Question 3¶

Author: Michal Kubina¶

1. Description¶

Introduction¶

Firstly, I will start by downloading 50 videos per subset. I believe the more videos we have the broader the analysis can be. Moreover, I think it is essential to point out that I will compare the subsets by comparing their distribution of the features based on the colors because even one specific subset of the video can be very different data-wise. For example, the cinema had a very big technology advance in the last 20 years, and movies look differently at the start and the end of this era. Moreover, color movies started to appear in the 40s and 50s thus in the first subset should be just black and white movies.

Tackling dimensionality¶

Considering the vast dimensionality of the data I will start with scene detection. For this method, I have decided to set the threshold to 10 which produces more data points - frames. After collecting the middle frames of the scenes where each subset contains corresponding frames, I will come to the analysis itself. Since I am planning to do a comparison of the distribution of the data from subsets, it is not necessary to think about having the same number of frames in each subset. This issue of having different numbers of frames in subsets is very probable since the length and video capturing attitude changed during the times, so the number of scenes can be different too.

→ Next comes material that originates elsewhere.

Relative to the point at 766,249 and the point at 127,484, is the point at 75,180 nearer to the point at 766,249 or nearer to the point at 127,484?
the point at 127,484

Explanation for choice of features:¶

I think the best way how to analyze the subsets from different periods is to analyze their color features from the distribution point of view. I believe that the quality of the graphics of trailers and movies changed during times. I think that the trailers in recent years had better image quality, thus more saturation and more hue. I will visualize the data and compare the subsets. Moreover, we have to take into account that the first subset contains black and white movies since the color movie started to evolve mainly in 1940. Moreover, I will also look at the distribution of lightness of the frames and distribution of median of RGB colors of each frame just from curiosity. The last feature I will use is the ratio of the video. I think it would be very interesting to compare evolution in width and height during the three time periods. For example, televisions have a different ratio of screen size now - more wide to be specific - than they had before.

2. Analysis¶

Initialize libraries:

In [1]:
import pandas as pd
import os
import wget
from tqdm.auto import tqdm
import cv2 
import numpy as np
from scenedetect import VideoManager
from scenedetect import SceneManager
from scenedetect.detectors import ContentDetector
import colorgram
from matplotlib.colors import to_hex
from tensorflow.keras.preprocessing import image
from PIL import Image
import plotly.express as px
from matplotlib import pyplot as plt
import plotly.offline as pyo
pyo.init_notebook_mode()

Make subsets:

In [2]:
movies = pd.read_csv("trailers.csv") #load csv
sub2040 = movies.loc[(movies.year >= 1920) & (movies.year <= 1940), ] #make subset 1920 - 1940
sub2040 = sub2040.sample(50, random_state = 42) #sample 50 trailers
sub6080 = movies.loc[(movies.year >= 1960) & (movies.year <= 1980), ] #make subset 1960 - 1980
sub6080 = sub6080.sample(50, random_state = 42) #sample 50 trailers
sub0020 = movies.loc[(movies.year >= 2000) & (movies.year <= 2020), ] #make subset 2000 - 2020
sub0020 = sub0020.sample(50, random_state = 42) #sample 50 trailers

Define useful functions:

In [3]:
def download_videos(subset, output_folder, subset_folder):
    """
    Downloads videos based on data in dataframe

    Parameters
    ----------
    subset : pandas dataframe
        dataframe with info about videos to be downloaded
    output_folder : string
        string with the name of the main subfolder
    subset_folder : string
        string with the name of the subset folder
        
    Returns
    ---------- 
    video_paths : list
        list of videopaths
    """
    if not os.path.exists(output_folder): #if the output folder does not exist
        os.mkdir(output_folder) #create folder
    if not os.path.exists(os.path.join(output_folder, subset_folder)): #if ouput and subset folder does not exist
        os.mkdir(os.path.join(output_folder, subset_folder)) #create folder
    
    video_paths = [] #initialize list
    
    for video in tqdm(subset.itertuples(), total=len(subset)): #loop through videos to be downloaded
        video_url = video.url #get video url
        output_path = os.path.join(output_folder, subset_folder, video.trailer_title + '.mp4') #get output path
        if not os.path.exists(output_path): #if path does not exist
            filename = wget.download(video_url, out=output_path) #get filename
        video_paths.append(output_path) #append video paths
        
    return video_paths 

def find_scenes(video_path, threshold):
    """
    Finds scenes in video

    Parameters
    ----------
    video_path : string
        path of the video
    threshold : int 
        threshold for scenes
        
    Returns
    ---------- 
    scenes
    """
    video_manager = VideoManager([video_path]) #intialize video manager
    scene_manager = SceneManager() #initialize scene manager 
    scene_manager.add_detector(
        ContentDetector(threshold=threshold)) #add detector
    base_timecode = video_manager.get_base_timecode() #add base time
    video_manager.set_downscale_factor()
    video_manager.start()
    scene_manager.detect_scenes(frame_source=video_manager, show_progress=False) 
    return scene_manager.get_scene_list(base_timecode)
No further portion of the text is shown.